Design a Chat App (WhatsApp / Messenger) medium
The prompt
Two users exchange messages in real time: 1:1 chat, delivery within a second, message history preserved, and the sender sees sent/delivered/read receipts. The defining challenge is server-initiated, real-time delivery — the server must push to the recipient, not wait to be polled.
Requirements
- Functional: send/receive 1:1 messages in real time; persist history; show online presence and delivery/read receipts.
- Non-functional: low latency (sub-second delivery), reliable (no lost messages, even if the recipient is offline), ordered (messages appear in send order within a conversation).
Estimation
500 M DAU, ~40 messages each/day → 20 B messages/day ≈ 230k/s (peak higher). Each message is small (~100s of bytes). The harder number is concurrent connections: hundreds of millions of users hold a persistent connection — that’s the real scaling pressure, not raw QPS.
The core decision: how does the server push to the client?
| Approach | How | Verdict |
|---|---|---|
| Short polling | client asks “anything new?” every few seconds | wasteful, laggy — most polls return nothing |
| Long polling | request hangs open until there’s data or timeout | better, but reconnect churn |
| WebSocket | one persistent, bidirectional TCP connection | the answer — server pushes instantly over an open socket |
WebSockets are the heart of any chat design. Unlike HTTP request/response, a WebSocket is a long-lived, two-way pipe: once open, the server can push a message to the client the instant it arrives, with no polling. The cost is stateful connections — each gateway server holds many open sockets and must remember which user is connected to which server, which is the central scaling problem below.
High-level design
Sending a message:
- User A sends over their WebSocket to Gateway 1 → Message Service.
- Message Service persists it (history + the “delivered later” guarantee).
- It looks up B in the session registry: which gateway holds B’s socket?

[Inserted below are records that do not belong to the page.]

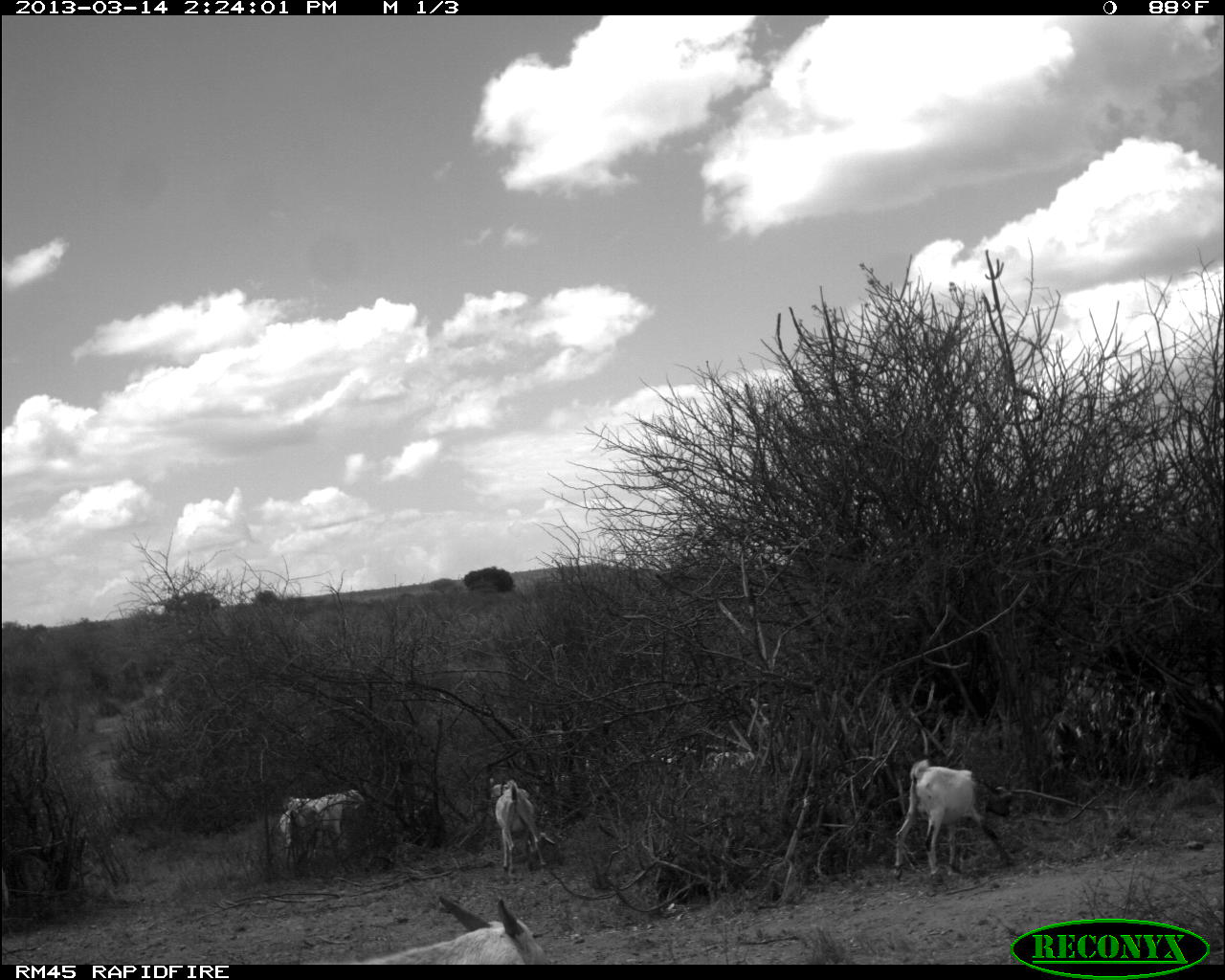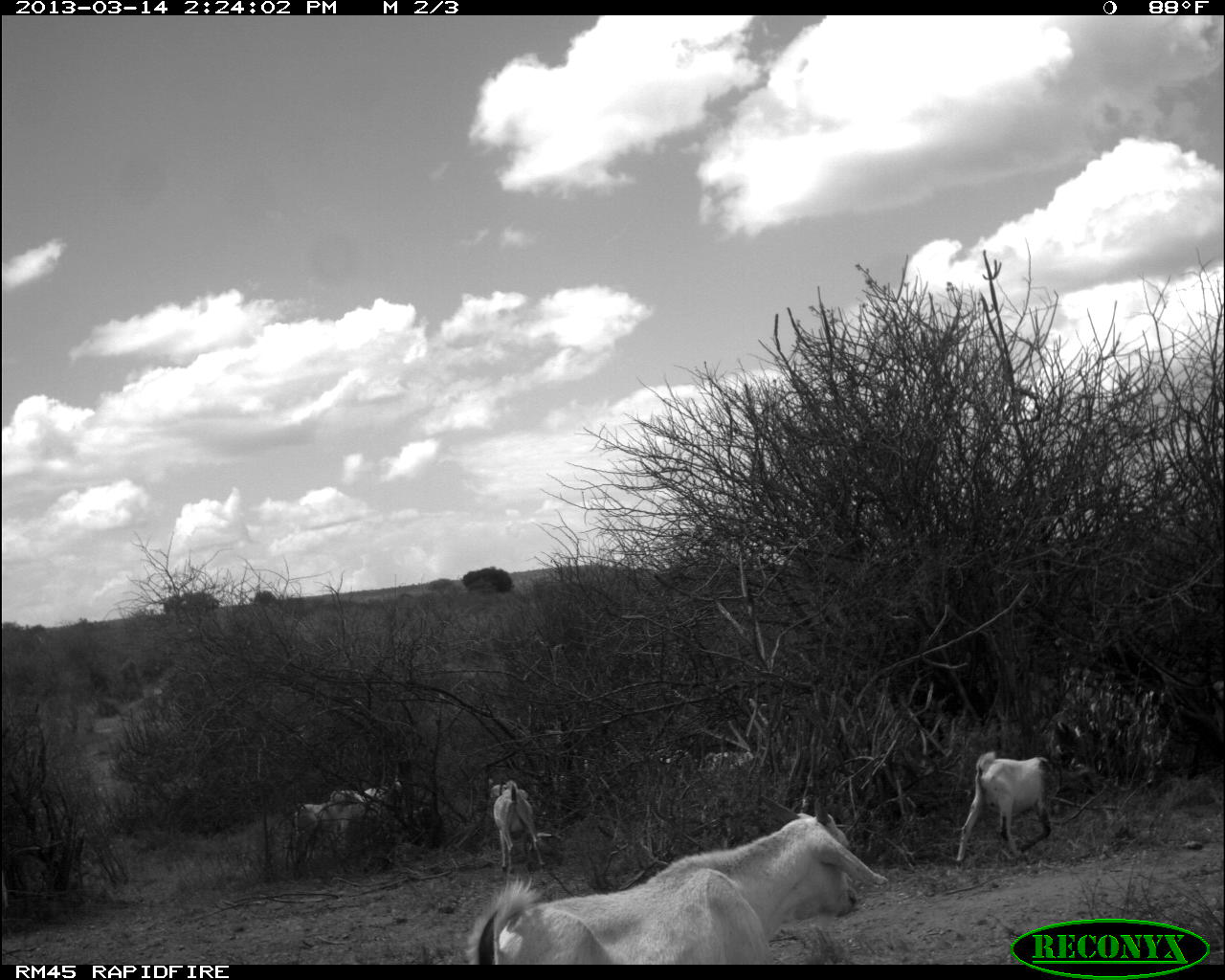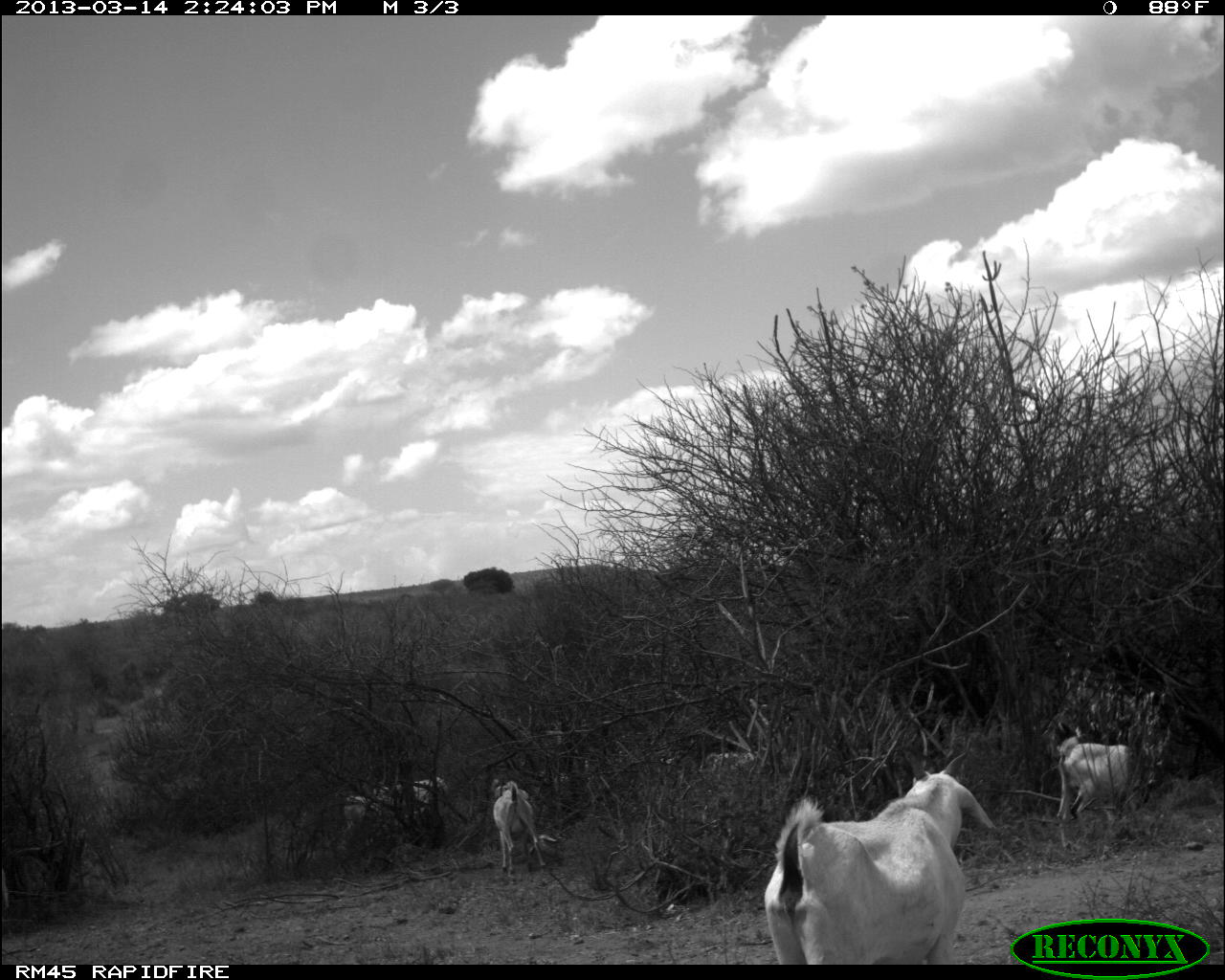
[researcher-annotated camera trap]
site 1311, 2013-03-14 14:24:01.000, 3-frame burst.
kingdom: Animalia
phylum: Chordata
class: Mammalia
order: Artiodactyla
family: Bovidae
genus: Capra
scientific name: Capra aegagrus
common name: wild goat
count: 10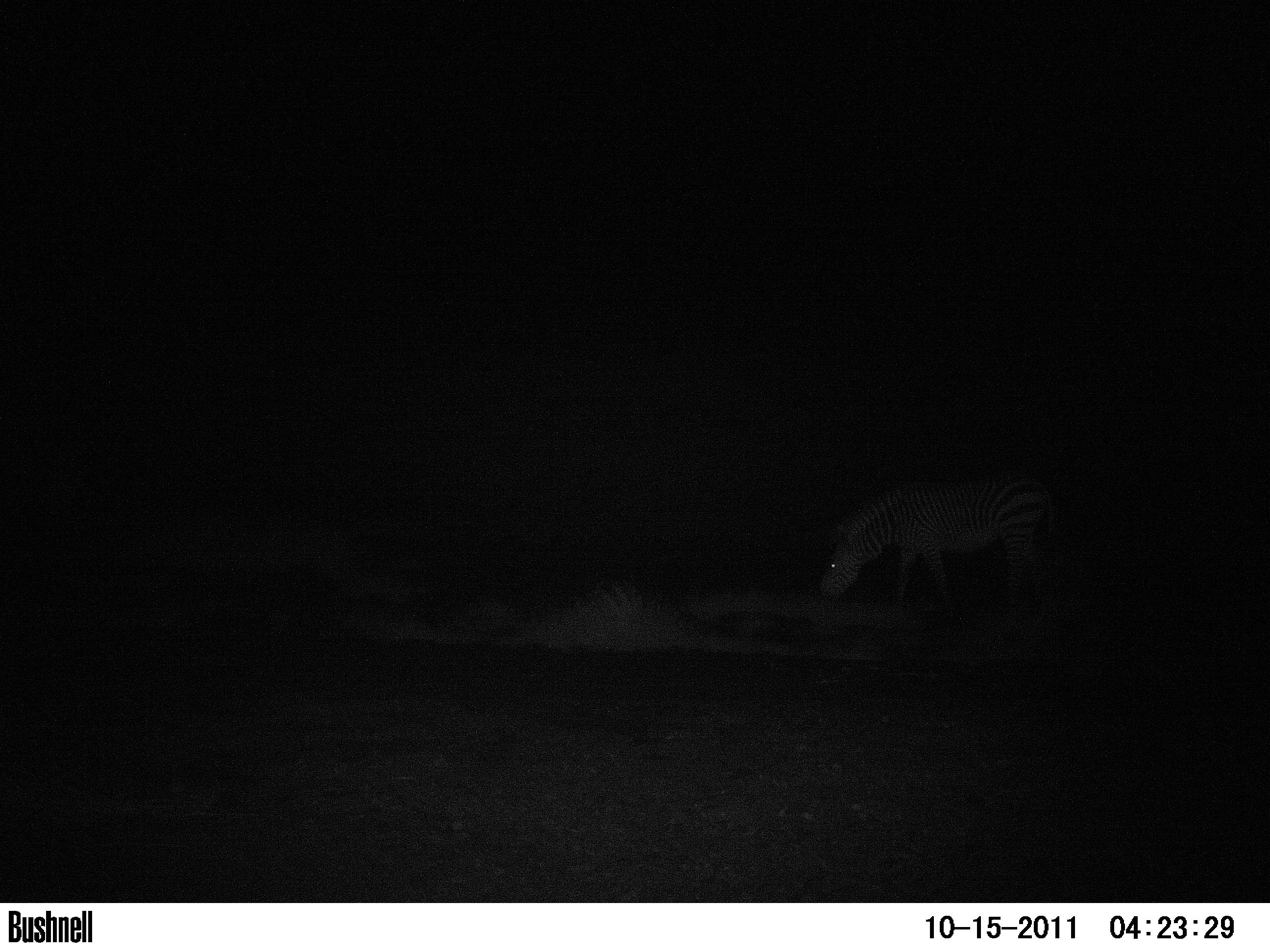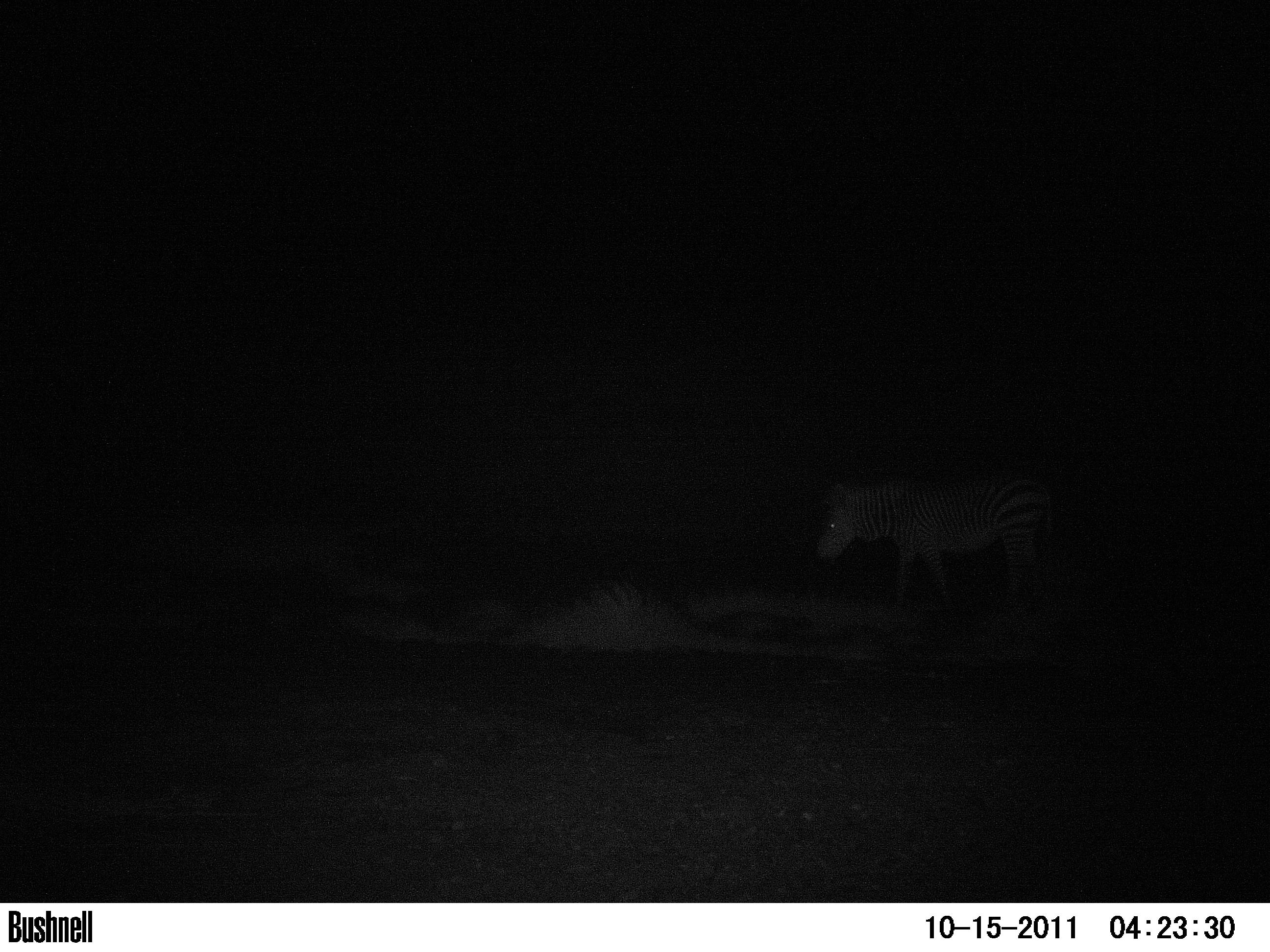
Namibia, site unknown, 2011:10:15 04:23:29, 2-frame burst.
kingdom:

- If B is online → route to B’s gateway → push over B’s socket. If B is offline → store as undelivered and fire a push notification; deliver when B reconnects.
Deep dives
- The session registry is the key scaling piece: with sockets spread across thousands of gateways, you need a fast
user_id → gatewaymap (Redis) so a message can find its recipient’s connection. This decouples “who’s connected where” from the message logic. - Ordering: attach a per-conversation sequence number or timestamp so the client can order/dedupe. Within one conversation, route through a consistent partition to preserve order.
- Delivery guarantees & receipts: the persist-then-deliver flow gives at-least-once delivery; the client ACKs receipt (→ “delivered”), and a read event flows back as another small message (→ “read”). Messages must be idempotent (dedupe by message ID) since a client may retry.
- Group chat is the natural extension: fan the message out to every member’s gateway (small groups → push to each; this is the news-feed fan-out pattern again).
Persist before you deliver. If you push to the recipient but crash before saving, an offline or reconnecting user loses the message forever. Writing to durable storage first (then delivering) is what lets you guarantee “no message is ever lost,” which is non-negotiable for a messaging product.
Analysis
- Delivery latency: sub-second when both online (one persist + one socket push).
- Connection load: the dominant cost — millions of concurrent WebSockets across a gateway fleet, tracked in the session registry.
Same skin
- Live notifications, multiplayer game state, collaborative editing, stock tickers — all are “server pushes to many connected clients in real time” → WebSockets + a session registry.
- The offline-queue + push-notification path is exactly the notification service.
- Group fan-out reuses the news feed push model.